“The first time we had sex after giving birth, I felt as nervous as when I lost my virginity,” confided a close friend when I was about to become a mom. I thought she was exaggerating but weeks later I totally got it. Your body changes after you have a baby, you’re exhausted and many women have an episiotomy, which involves stitches, healing and later might make you feel like a virgin in some ways. It might make sex after pregnancy seem quite stressful instead of fun.
Seldom does anybody talk about this, though, so I decided to gather a few tips for any new parents that are wondering whether they will ever remember how they actually made their baby. And yes, you can still have have hot moments of passion in your life after having kids. Trust me. I won’t go into details since my older son reads my blog but there is sex after pregnancy. Maybe not right away, but give it some time.
Tips when having sex after baby
- Patience, patience and more patience: aside from the obvious changes in a woman’s body, hormones go crazy after pregnancy and can affect your libido. Factor in the lack of sleep and it might take longer than expected to feel like having some adult fun under the sheets.
- Express your feelings: intimacy is much more than sex, but sex for many couples is the way they express their intimacy. Remember that communication is key to staying connected and understanding each other. Even if you decide to postpone sex for a while, find ways to express your love and reclaim intimacy.

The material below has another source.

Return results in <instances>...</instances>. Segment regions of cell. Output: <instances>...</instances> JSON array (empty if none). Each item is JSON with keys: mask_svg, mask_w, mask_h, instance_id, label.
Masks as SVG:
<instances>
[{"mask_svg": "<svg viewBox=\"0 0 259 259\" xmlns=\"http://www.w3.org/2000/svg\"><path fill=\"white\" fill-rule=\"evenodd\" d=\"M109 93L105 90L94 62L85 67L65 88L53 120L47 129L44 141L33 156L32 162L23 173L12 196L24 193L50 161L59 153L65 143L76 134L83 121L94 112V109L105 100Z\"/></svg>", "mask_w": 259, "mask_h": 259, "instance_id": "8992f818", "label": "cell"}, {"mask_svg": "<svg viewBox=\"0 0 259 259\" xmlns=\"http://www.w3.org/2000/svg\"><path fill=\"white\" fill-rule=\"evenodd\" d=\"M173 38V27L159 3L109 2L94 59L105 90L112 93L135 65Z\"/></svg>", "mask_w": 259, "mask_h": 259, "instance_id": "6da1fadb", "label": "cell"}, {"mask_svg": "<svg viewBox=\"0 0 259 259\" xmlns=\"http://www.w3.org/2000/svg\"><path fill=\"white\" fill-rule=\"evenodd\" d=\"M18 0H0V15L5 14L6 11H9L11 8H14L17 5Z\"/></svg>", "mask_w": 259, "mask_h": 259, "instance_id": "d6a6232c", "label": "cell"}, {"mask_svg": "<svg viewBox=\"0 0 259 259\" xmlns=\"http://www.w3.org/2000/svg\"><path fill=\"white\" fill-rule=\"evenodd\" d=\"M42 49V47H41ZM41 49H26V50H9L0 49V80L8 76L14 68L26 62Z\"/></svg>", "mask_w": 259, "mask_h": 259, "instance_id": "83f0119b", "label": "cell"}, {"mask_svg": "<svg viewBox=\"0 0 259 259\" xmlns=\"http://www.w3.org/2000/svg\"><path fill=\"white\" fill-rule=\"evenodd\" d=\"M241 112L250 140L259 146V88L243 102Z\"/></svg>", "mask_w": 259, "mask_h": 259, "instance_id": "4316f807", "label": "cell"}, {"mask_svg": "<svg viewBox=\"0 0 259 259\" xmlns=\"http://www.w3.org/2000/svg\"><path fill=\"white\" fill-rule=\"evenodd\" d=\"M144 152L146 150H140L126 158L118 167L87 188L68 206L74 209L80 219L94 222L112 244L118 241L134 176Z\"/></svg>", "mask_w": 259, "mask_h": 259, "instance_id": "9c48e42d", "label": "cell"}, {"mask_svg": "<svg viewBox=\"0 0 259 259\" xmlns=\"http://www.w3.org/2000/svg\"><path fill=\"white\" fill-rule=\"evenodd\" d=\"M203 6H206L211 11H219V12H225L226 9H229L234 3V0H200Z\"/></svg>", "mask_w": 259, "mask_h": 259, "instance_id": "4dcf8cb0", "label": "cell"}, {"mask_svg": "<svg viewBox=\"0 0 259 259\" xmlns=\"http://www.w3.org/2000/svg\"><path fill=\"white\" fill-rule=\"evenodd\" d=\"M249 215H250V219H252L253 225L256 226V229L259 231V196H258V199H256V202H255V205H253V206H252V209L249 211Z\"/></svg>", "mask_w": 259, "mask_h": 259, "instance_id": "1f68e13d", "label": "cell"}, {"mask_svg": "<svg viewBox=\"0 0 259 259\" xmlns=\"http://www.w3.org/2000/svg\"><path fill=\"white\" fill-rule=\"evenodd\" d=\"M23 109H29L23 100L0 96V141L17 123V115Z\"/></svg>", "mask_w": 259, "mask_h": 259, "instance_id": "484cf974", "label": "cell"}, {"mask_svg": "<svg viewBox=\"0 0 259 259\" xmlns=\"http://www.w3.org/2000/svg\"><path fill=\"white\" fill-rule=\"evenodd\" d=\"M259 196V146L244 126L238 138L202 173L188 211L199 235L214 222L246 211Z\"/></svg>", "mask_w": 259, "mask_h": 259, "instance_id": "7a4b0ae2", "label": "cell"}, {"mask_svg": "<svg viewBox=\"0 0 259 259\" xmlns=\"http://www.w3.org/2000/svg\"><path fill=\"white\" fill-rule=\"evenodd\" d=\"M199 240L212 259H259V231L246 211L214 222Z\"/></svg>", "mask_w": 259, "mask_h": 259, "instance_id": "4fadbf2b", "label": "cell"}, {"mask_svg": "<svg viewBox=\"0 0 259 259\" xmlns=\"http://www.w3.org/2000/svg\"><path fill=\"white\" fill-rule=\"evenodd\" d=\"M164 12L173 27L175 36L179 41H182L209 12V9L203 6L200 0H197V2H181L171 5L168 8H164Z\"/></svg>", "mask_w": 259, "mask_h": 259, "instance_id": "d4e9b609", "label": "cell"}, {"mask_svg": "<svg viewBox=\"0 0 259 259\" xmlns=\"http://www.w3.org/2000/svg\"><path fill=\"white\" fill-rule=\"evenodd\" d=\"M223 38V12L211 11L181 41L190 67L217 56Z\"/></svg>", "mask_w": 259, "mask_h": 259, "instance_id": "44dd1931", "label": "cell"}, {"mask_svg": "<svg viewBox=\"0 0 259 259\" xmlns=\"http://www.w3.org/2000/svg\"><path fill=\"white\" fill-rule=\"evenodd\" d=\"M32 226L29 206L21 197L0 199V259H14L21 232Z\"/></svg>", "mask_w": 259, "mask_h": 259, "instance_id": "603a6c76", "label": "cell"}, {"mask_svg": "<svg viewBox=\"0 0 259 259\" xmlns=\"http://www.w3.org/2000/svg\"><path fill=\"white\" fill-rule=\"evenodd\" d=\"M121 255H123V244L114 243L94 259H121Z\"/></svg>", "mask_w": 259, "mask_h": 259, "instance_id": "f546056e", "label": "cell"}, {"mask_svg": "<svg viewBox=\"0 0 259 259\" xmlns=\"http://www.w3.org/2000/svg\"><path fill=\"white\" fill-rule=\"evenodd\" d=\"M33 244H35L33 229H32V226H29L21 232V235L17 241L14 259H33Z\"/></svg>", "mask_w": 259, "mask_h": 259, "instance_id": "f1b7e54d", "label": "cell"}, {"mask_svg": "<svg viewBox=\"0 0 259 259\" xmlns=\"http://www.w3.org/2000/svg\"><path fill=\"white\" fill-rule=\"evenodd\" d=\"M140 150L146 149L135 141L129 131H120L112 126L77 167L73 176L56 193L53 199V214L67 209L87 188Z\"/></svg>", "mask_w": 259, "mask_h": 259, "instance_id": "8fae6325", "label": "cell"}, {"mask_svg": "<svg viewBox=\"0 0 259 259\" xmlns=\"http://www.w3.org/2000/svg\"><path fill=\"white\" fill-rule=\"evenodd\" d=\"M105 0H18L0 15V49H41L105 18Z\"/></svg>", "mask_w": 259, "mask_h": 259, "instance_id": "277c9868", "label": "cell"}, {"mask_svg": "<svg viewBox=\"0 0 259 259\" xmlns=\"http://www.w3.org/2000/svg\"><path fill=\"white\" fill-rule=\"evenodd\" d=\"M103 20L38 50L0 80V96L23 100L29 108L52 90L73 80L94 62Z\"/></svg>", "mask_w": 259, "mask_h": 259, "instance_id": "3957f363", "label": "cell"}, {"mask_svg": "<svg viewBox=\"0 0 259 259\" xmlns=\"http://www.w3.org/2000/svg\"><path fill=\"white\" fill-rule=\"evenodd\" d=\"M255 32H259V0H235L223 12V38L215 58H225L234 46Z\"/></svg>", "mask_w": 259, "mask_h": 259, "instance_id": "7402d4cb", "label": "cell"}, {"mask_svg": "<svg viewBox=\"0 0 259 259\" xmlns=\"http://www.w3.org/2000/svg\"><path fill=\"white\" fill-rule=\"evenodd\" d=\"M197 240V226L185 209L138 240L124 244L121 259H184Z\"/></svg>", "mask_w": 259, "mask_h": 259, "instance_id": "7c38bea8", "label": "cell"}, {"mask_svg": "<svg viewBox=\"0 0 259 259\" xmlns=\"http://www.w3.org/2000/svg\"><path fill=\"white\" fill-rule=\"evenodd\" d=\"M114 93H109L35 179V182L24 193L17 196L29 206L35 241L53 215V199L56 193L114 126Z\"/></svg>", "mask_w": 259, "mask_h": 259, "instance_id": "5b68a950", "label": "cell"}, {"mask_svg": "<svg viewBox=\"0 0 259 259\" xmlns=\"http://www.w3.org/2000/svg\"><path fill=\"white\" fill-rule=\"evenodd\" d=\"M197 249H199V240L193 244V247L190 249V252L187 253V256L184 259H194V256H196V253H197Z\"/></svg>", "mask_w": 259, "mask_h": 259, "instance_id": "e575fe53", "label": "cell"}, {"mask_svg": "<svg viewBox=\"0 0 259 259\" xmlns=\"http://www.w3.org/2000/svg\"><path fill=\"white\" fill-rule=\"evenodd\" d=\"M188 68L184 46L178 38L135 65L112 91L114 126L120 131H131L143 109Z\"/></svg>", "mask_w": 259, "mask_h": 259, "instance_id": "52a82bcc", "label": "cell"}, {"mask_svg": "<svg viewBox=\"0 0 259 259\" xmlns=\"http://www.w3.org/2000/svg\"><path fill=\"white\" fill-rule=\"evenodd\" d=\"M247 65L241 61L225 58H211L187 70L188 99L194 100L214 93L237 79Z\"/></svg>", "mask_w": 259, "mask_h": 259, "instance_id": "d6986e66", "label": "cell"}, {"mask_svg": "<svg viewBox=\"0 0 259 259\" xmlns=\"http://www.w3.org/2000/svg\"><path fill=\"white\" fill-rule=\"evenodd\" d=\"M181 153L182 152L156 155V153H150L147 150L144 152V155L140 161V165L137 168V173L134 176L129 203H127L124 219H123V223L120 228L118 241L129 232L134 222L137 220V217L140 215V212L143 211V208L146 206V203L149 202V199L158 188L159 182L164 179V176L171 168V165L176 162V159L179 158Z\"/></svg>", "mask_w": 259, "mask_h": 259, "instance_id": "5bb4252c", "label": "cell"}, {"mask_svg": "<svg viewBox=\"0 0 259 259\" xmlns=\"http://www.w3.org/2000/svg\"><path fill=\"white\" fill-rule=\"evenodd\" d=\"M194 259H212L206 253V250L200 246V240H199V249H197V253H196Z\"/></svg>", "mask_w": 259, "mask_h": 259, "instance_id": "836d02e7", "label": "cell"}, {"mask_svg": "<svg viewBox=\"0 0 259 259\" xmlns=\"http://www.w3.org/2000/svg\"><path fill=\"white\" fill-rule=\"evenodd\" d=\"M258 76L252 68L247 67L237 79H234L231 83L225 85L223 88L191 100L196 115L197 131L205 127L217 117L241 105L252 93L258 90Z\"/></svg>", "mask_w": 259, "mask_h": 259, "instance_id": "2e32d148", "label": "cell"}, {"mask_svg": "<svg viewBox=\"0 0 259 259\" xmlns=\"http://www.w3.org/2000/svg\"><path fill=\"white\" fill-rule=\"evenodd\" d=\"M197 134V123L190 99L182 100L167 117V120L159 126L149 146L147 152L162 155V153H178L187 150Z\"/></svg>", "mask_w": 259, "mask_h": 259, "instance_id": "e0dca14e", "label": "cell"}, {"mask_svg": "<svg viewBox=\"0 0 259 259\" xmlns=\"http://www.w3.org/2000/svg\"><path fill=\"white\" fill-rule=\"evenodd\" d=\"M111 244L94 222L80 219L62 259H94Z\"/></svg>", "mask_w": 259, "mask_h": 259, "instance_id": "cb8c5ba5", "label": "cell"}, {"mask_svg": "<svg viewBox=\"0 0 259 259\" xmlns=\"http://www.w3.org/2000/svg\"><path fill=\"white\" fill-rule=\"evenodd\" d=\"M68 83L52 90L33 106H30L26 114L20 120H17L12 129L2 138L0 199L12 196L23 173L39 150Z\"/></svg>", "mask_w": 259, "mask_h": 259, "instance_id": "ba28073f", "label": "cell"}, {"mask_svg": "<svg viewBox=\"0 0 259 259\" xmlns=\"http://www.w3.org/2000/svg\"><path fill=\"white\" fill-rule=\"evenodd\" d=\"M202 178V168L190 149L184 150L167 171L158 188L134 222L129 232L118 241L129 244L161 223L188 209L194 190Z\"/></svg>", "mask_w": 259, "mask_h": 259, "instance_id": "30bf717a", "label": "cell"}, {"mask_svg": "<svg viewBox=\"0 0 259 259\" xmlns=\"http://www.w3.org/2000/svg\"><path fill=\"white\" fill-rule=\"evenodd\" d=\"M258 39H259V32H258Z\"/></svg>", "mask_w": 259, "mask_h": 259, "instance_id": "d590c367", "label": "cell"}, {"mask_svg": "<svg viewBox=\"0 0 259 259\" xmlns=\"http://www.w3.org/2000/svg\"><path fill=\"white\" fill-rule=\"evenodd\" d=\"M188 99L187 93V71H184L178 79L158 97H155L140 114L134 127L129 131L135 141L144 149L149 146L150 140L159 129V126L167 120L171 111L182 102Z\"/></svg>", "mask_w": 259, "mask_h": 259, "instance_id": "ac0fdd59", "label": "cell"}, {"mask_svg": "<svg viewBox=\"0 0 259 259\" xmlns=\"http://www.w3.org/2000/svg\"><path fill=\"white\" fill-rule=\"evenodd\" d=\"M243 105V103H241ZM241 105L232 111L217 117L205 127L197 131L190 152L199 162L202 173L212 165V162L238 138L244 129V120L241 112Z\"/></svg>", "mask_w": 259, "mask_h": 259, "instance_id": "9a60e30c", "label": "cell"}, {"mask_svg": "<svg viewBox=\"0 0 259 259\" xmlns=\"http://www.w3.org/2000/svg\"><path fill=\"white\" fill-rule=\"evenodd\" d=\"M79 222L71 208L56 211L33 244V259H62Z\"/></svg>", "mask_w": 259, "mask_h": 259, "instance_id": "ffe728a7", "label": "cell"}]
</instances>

- Make mom feel attractive: self-esteem can take a serious hit when you look at yourself postpartum. The once adorable belly that carried your baby for 40 weeks is nothing even close to cute. The best antidote for any woman that feels self-conscious of her body is for her partner to show her she’s still sexy.
- Don’t rush things: go slow, gauge your partner’s reaction and adjust your moves if necessary. Many women
- Understand that your baby is #1: in those first weeks after giving birth, your baby will seem to absorb every single ounce of energy that you have. This is normal. It’s also normal to interrupt your moment of passion if your baby starts crying. Don’t get angry or frustrated. It gets easier and you will adjust to your new normal.
- Find what works for you: adjust your schedule to fit in some sexy time together (especially when your baby is sleeping), set up your bedroom for romance, make a playlist that helps you get in the mood, wear a bra if you’re nursing and worried about leaking… you get the idea.
- Remember birth control: unless you want to go from one pregnancy to the next, discuss with your doctor and your partner how you will prevent getting pregnant right after giving birth. Breastfeeding is not a reliable contraceptive and many of my friends thought that because they didn’t get their period, they couldn’t get pregnant. Some even had their second child around their firstborn’s first birthday.
I have to admit my husband was great in getting me to relax and enjoy ourselves as a couple. It wasn’t easy and it required great effort at times, but it was totally worth it.